Boykott westlicher Firmen

Geschockt von der Tibet-Berichterstattung und den weltweiten Protesten beim olympischen Fackellauf blasen nun vor allem junge Chinesen zum Gegenangriff. Sie fühlen sich in ihrem Stolz auf das eigene Wirtschaftswunder verletzt. "Kauft von jetzt an keine Peugeots mehr, tragt kein französisches Parfüm und esst kein französisches Essen mehr", zitierte die "Renmin Ribao" eine Internetnutzerin.

Grund für die Wut: Ein Anteilseigner von Carrefour wird beschuldigt, den Dalai Lama, das religiöse Oberhaupt der Tibeter, finanziell unterstützt zu haben. Bekannte Marken wie L'Oréal, Louis Vuitton oder Christian Dior gerieten wegen der Proteste beim olympischen Fackellauf durch Paris auf die Liste der Kaufverweigerer. Die aufgebrachten Konsumenten werfen Frankreichs Sicherheitskräften Versagen beim Schutz der "heiligen" Flamme vor.

"Weltführer der Lügner"

Gegen den US-Nachrichtensender CNN wird verstärkt gewettert, weil er Tatsachen aus Tibet verdreht haben soll. Auf einer Homepage wird der Sender als "Weltführer der Lügner" gebrandmarkt. Patrioten dichteten ein Poplied zum Anti-CNN-Song um. Eine Sängerin säuselt nun gefühlvoll gegen den Sender an: "Sei nicht so wie CNN..."

Einen neuen Aufschrei provozierte der US-Sender, als ein Sprecher die Chinesen mit den Worten diffamierte, sie seien "im Grunde derselbe Haufen Rowdys und Strolche wie seit 50 Jahren". Eine von US-amerikanischen Chinesen eingebrachte Online-Petition forderte eine Entschuldigung für die "Hassrede" und wurde mehr als 60 000 Mal unterzeichnet.

CNN führte zu seiner Verteidigung an, dass mit der Bemerkung die Regierung gemeint gewesen sei und keineswegs das ganze Volk. Viel half das nicht, denn viele Chinesen machen da keinen so großen Unterschied.

* Quelldaten
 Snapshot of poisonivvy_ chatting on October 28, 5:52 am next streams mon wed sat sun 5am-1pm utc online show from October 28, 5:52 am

* Arbeitsauftrag A
Wie oft wurde die Online-Petition gegen CNN laut dem Text über den Boykott westlicher Firmen unterzeichnet?
* Arbeitsauftrag B
Schreiben Sie aus dem Text über den Boykott westlicher Firmen die Stelle ab, die bei den Worten „Einen neuen Aufschrei“ beginnt und nach den Worten „so großen Unterschied.“ endet.
* Arbeitsauftrag C
Setzen Sie den Text über den Boykott westlicher Firmen fort, wo er aufhört.
Das Material steht in keinem Zusammenhang mit dem Text über den Boykott westlicher Firmen.

* Ergebnis der Aufgabe A
Mehr als 60 000 Mal.

* Ergebnis der Aufgabe B
Einen neuen Aufschrei provozierte der US-Sender, als ein Sprecher die Chinesen mit den Worten diffamierte, sie seien "im Grunde derselbe Haufen Rowdys und Strolche wie seit 50 Jahren". Eine von US-amerikanischen Chinesen eingebrachte Online-Petition forderte eine Entschuldigung für die "Hassrede" und wurde mehr als 60 000 Mal unterzeichnet.

CNN führte zu seiner Verteidigung an, dass mit der Bemerkung die Regierung gemeint gewesen sei und keineswegs das ganze Volk. Viel half das nicht, denn viele Chinesen machen da keinen so großen Unterschied.

* Ergebnis der Aufgabe C
Wer die Regierung beleidigt, beleidigt alle Chinesen gleich mit, meinen sie. "Ihr Stolz und ihr Patriotismus finden oft Ausdruck in einer bedingungslosen Unterstützung ihrer Regierung, vor allem in Bezug auf Tibet", schrieb der Journalist Matthew Forney über "Chinas loyale Jugend" in der "New York Times".

Fackelträgerin wurde angegriffen

Der Chinakenner Forney stellt zunehmenden Nationalismus unter Chinas Jugendlichen fest. Der äußert sich gelegentlich in einem bedrohlich wirkenden Aktionismus. Ausländische Korrespondenten berichten von Schmähanrufen und Drohungen am Telefon.

Belästigt wurde auch ein in den USA lebender Tibeter, weil er in Paris versucht haben soll, der Rollstuhlfahrerin und Fackelträgerin Jin Jing das olympische Feuer zu entreißen. Die junge Verteidigerin der Fackel wird in ihrer Heimat als "lächelnder Engel" und Heldin gefeiert.

Pekings Machthaber haben sich von dem patriotischen Übereifer bisher nicht distanziert. "Sie sollten auf die Stimme des chinesischen Volkes hören", forderte Außenministeriumssprecherin Jiang Yu, als sie auf den Carrefour-Boykott angesprochen wurde. Der Regierung kommt die Aufregung offenbar nicht ganz ungelegen.

Chinesen stehen hinter Staatsführung

Während der Westen im olympischen Fackellauf bereits ein PR-Desaster für China ausmachte, schlachten Chinas Medien die Bilder für ihre Propaganda aus. Die Kritik soll das Volk einen.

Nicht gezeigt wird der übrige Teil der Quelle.